PHONE_LETTERS = 'abcdefghijklmnopqrstuvwxyz'
PHONE_NUMBERS = '22233344455566677778889999'
PHONE_TRANS = string.maketrans(PHONE_LETTERS, PHONE_NUMBERS)

class Node:

    def __init__(self, key):
        self.children = {}
        self.key = key
        self.values = []


def append_word(node, sequence, completeword):
    if not sequence:
        return
    # discard words that do not match [a-z]+
    if not all(map(lambda x: x in string.ascii_lowercase, completeword)):
        print "Discarding %s: only a-z characters allowed" % completeword
        return
    key = sequence[0]
    try:
        child = node.children[key]
    except KeyError:
        child = Node(key)
        node.children[key] = child
    if len(sequence) == 1:
        child.values.append(completeword)
    else:
        append_word(child, sequence[1:], completeword)


def lookup(node, sequence=None):
    if sequence:
        # there are still numbers in the sequence: follow them in the trie
        try:
            child = node.children[sequence[0]]
            return lookup(child, sequence[1:])
        except KeyError:
            return []
    else:
        # the sequence is empty: explore the trie using a DFS
        result = node.values[:]
        for child in node.children.values():
            result.extend(lookup(child))
        return result


def main():
    root = Node(None)
    with open('wlist.txt') as wlist:
        map(lambda l: append_word(root, l.strip().translate(PHONE_TRANS), l.strip()), wlist)
    sequence = ""
    while True:
        print "Phone keys:"
        try:
            sequence = raw_input()
        except EOFError:
            break
        if not sequence:
            break
        words = sorted(lookup(root, sequence))
        print "Words: %s" % words


if __name__ == '__main__':
    main()

This code assumes that there is a wlist.txt file available.
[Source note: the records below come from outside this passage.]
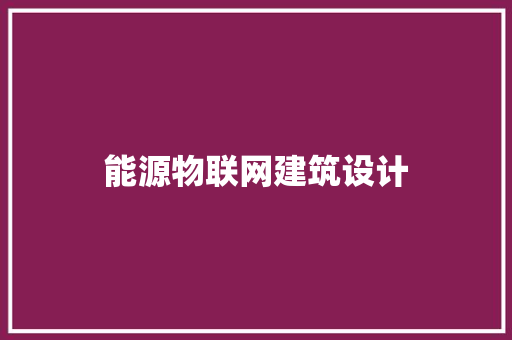 能源物联网建筑设计 建筑设计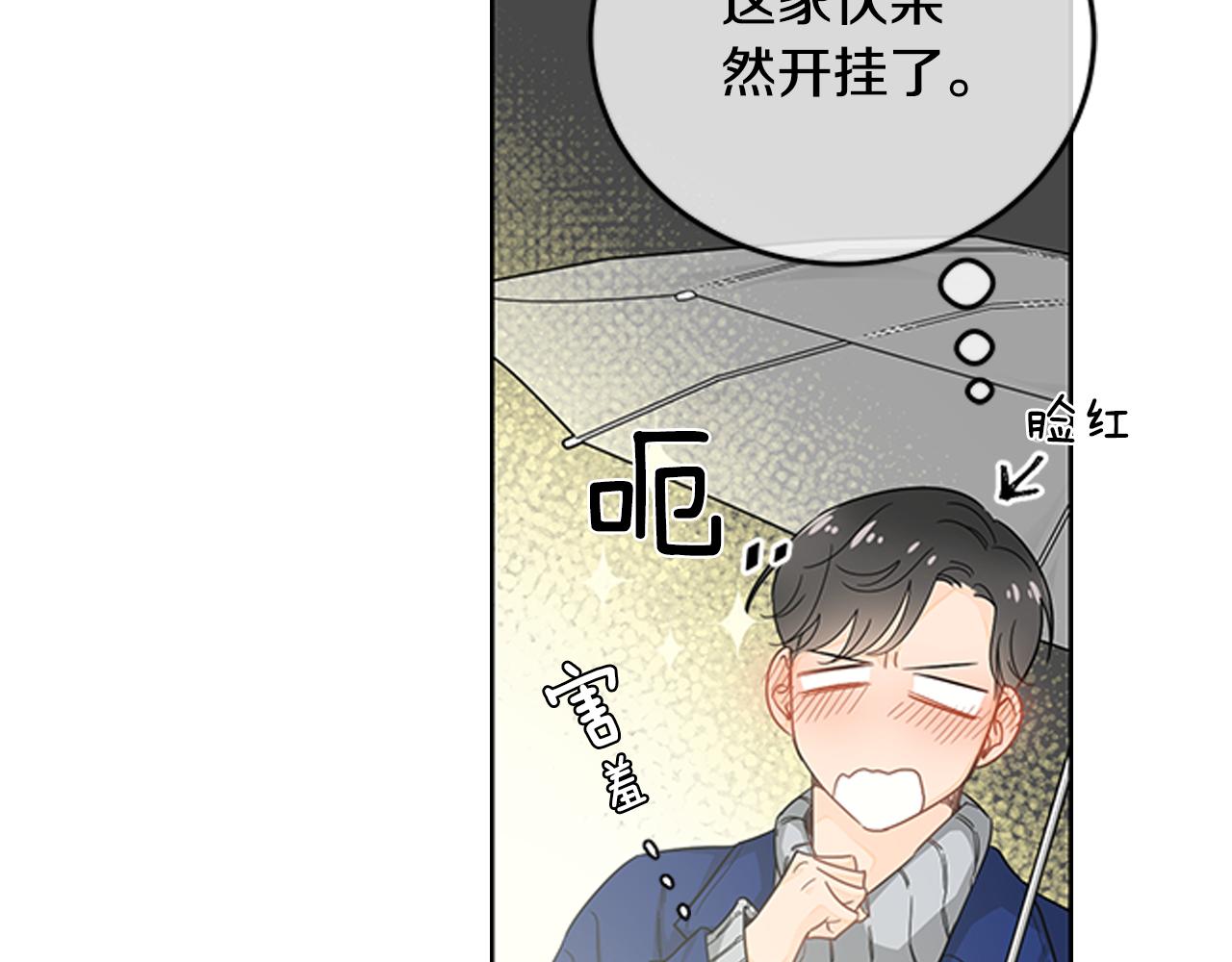 第26话 是我先喜欢你的15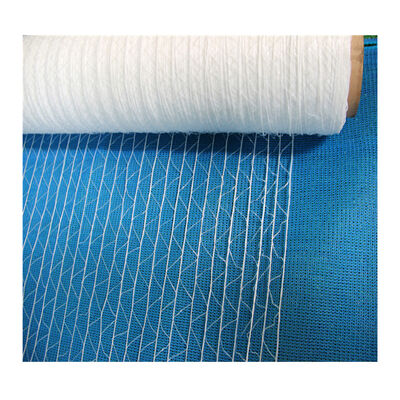 غطاء شبكة البيل الممتاز للحشيش والبناء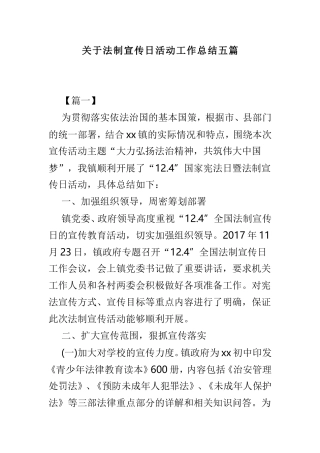 关于法制宣传日活动工作总结五篇.doc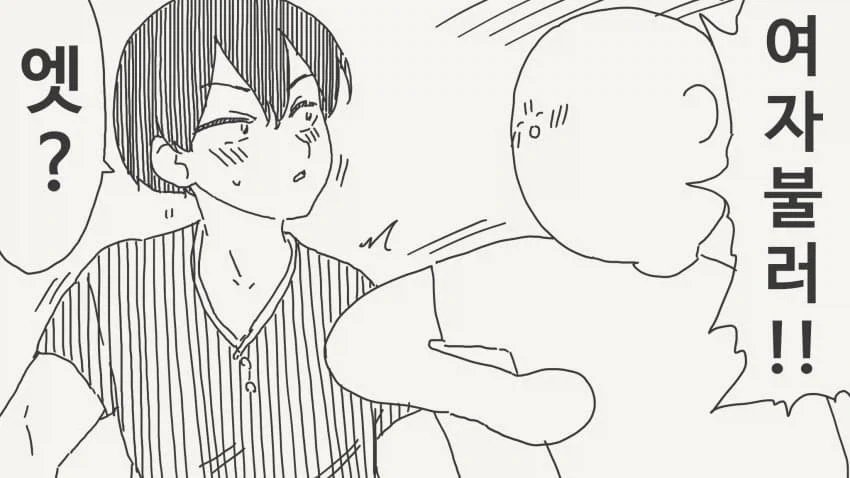 남자들끼리만 마시니까 재미없다는.manga_2.webp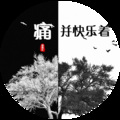 帅翰超 - 痛并快乐着
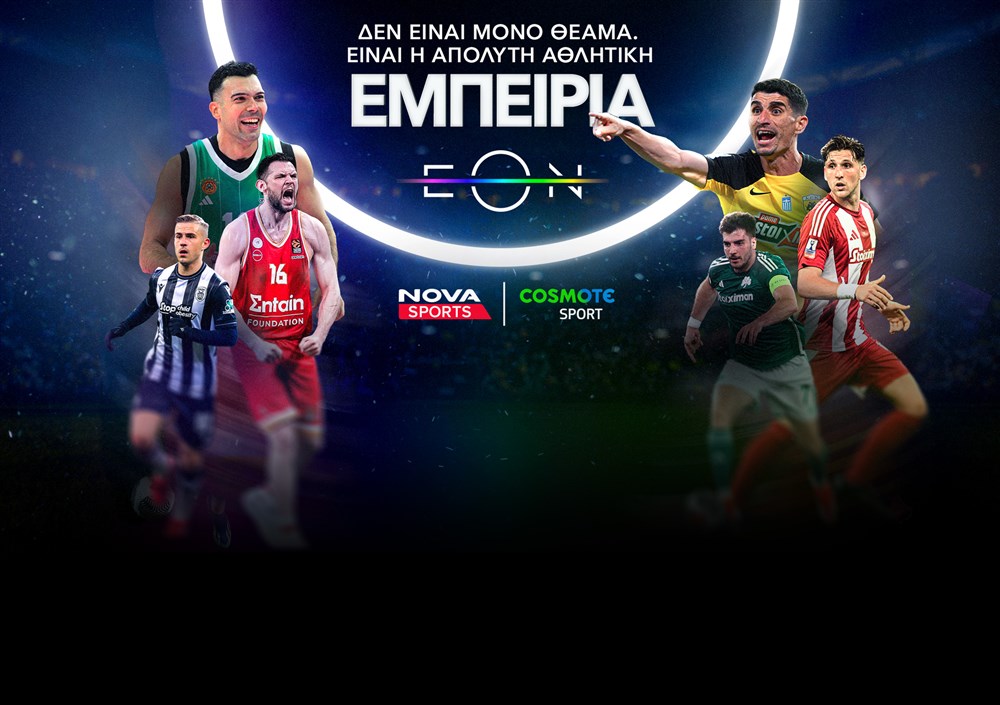 ΕΟΝ+ προγράμματα από 28€ το μήνα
Several English wordlists can be downloaded here: http://www.keithv.com/software/wlist/.

A sample output of this simple application is:

Phone keys:
53763
Words: ['jerod', 'jeroen', 'kernel', 'kernels', 'kernen', 'kerner', 'kernersville', 'kernes', 'kerney', 'kesner', 'lerner']

Other applications

Tries are ubiquitous in all problems where prefix matching is useful. A few examples are:

  • Google autocomplete: tries are augmented with words popularity;
  • spell checkers: each reasonable misspelling of a word (due to insertion, deletion, or substitution of one or more character) is linked to the correct spelling, and each misspelling is linked to the correct spelling (see http://norvig.com/spell-correct.html for an overview of how simple spell correction works);
  • firewalls often store IP ranges associated to a policy (e.g., drop packet, forward packet, accept packet, etc.): IP ranges can be efficiently stored and searched using a trie (for example, see this paper);
  • tries are also used in bioinformatics for overlap detection in fragment assembly (ref.);
  • the fastest algorithm for large data sets sorting, burstsort, is based on tries (ref.)

Whenever you are dealing with a problem where prefixes are important, tries might be the right tool.